- _Document excerpt_

━━━━

Are you eating out less? Is it starting to feel like a sit-down dinner, even at a casual restaurant, can set you back what you might have paid for a big celebratory meal not too long ago?

Daytime is one thing, with lunch deals or happy hour discounts coaxing more consumers out for a bite. But at prime dinnertime lately, getting the check can come with sticker shock.

Industry trends show diners are getting more selective about dining out as inflation worries wallop U.S. consumers. In a 2025 survey from global accounting firm KPMG, 85% of respondents said they are eating at home more often to save money due to budget limitations. As a result, U.S. restaurants and bars saw one of the weakest six-month periods of sales growth during the first half of 2025 — even weaker than during the COVID pandemic when lockdown orders were in place, according to a CNN analysis of Commerce Department data.

In Los Angeles, the added factors of the 2025 wildfires, ICE raids, and rising rental and labor costs make the trend feel especially acute.

About This Guide

Our journalists independently visited every spot recommended in this guide. We do not accept free meals or experiences. What should we check out next? Send ideas to [email protected].

━━━━

- _Exercises to complete_
#1 From the text on dining out, copy word for word the part that opens with the words containing "Daytime is one" and closes with "Commerce Department data.".
#2 Decide whether each statement below agrees with the text on dining out. Answer yes or no for each, and quote the words from the text that decide it.
(a) In the KPMG survey, 85% of respondents said they eat at home more often to save money.
(b) U.S. restaurant and bar sales grew faster in the first half of 2025 than during the COVID lockdowns.
(c) The journalists behind the guide accept free meals.

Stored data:
━━━━

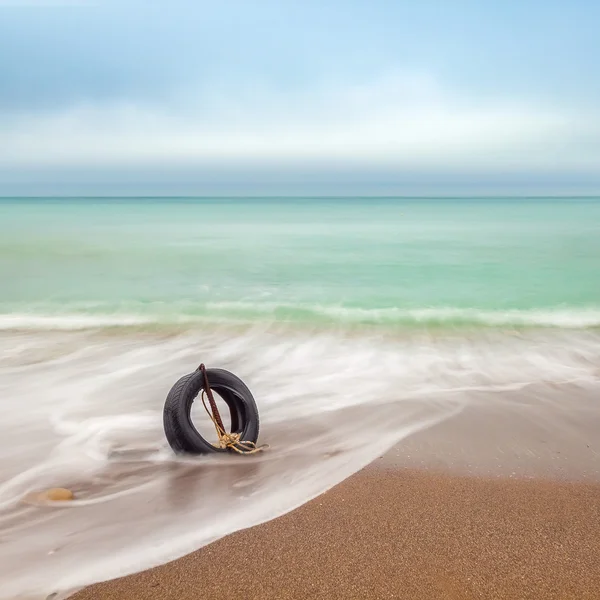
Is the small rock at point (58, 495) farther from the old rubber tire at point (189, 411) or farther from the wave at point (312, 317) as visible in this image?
the wave at point (312, 317)

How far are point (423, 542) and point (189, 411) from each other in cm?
176

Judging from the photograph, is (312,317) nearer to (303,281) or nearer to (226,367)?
(226,367)

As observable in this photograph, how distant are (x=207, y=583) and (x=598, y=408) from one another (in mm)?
3884

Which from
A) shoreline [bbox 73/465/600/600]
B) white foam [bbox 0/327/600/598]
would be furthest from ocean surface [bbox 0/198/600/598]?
shoreline [bbox 73/465/600/600]

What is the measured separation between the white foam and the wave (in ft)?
2.64

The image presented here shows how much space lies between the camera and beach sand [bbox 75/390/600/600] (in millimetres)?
2586

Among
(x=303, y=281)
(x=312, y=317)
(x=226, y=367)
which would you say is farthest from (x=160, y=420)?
(x=303, y=281)

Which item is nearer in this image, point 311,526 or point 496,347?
point 311,526

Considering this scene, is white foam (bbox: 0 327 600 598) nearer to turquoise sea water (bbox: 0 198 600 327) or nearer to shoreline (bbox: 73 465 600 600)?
shoreline (bbox: 73 465 600 600)

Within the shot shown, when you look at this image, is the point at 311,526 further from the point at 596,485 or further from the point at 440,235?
the point at 440,235

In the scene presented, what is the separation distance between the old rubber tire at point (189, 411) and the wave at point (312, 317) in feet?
16.7

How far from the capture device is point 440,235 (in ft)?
98.4

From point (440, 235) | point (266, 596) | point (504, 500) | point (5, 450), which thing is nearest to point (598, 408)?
point (504, 500)

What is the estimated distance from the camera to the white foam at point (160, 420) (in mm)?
3027
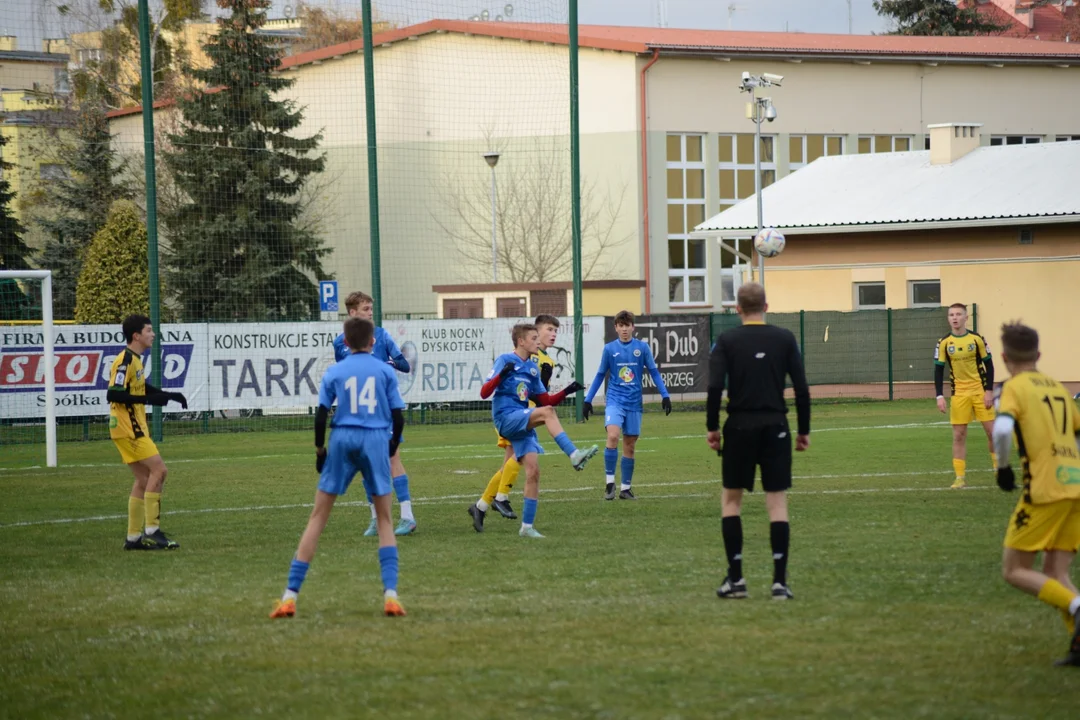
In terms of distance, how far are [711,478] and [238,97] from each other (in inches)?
1013

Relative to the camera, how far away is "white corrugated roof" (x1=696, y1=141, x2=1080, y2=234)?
36.8 m

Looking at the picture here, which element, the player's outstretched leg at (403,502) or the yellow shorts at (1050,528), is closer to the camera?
the yellow shorts at (1050,528)

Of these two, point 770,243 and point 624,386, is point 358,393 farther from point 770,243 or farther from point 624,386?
point 770,243

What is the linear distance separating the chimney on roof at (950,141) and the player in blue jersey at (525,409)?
31.9m

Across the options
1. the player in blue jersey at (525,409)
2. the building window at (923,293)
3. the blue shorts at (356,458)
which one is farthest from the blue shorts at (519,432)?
the building window at (923,293)

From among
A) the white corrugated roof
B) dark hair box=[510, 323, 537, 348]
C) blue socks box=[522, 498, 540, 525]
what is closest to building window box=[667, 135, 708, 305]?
the white corrugated roof

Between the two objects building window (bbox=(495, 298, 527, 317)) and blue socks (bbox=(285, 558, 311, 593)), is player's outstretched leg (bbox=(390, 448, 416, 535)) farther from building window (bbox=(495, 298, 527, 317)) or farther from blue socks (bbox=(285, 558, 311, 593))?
building window (bbox=(495, 298, 527, 317))

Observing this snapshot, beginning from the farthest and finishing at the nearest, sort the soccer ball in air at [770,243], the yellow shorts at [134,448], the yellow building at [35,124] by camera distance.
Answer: the yellow building at [35,124], the soccer ball in air at [770,243], the yellow shorts at [134,448]

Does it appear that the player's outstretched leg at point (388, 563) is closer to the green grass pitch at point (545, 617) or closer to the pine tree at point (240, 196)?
the green grass pitch at point (545, 617)

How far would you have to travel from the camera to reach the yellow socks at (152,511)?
40.9ft

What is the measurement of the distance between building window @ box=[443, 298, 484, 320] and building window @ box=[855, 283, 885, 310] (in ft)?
36.0

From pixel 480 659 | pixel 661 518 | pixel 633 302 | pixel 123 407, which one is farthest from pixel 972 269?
pixel 480 659

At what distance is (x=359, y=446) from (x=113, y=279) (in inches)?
1126

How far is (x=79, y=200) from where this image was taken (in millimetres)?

━━━━

- _Answers to the problems_
#1
Daytime is one thing, with lunch deals or happy hour discounts coaxing more consumers out for a bite. But at prime dinnertime lately, getting the check can come with sticker shock.

Industry trends show diners are getting more selective about dining out as inflation worries wallop U.S. consumers. In a 2025 survey from global accounting firm KPMG, 85% of respondents said they are eating at home more often to save money due to budget limitations. As a result, U.S. restaurants and bars saw one of the weakest six-month periods of sales growth during the first half of 2025 — even weaker than during the COVID pandemic when lockdown orders were in place, according to a CNN analysis of Commerce Department data.

#2
(a) Yes: "85% of respondents said they are eating at home more often to save money due to budget limitations"
(b) No: "even weaker than during the COVID pandemic when lockdown orders were in place"
(c) No: "We do not accept free meals or experiences."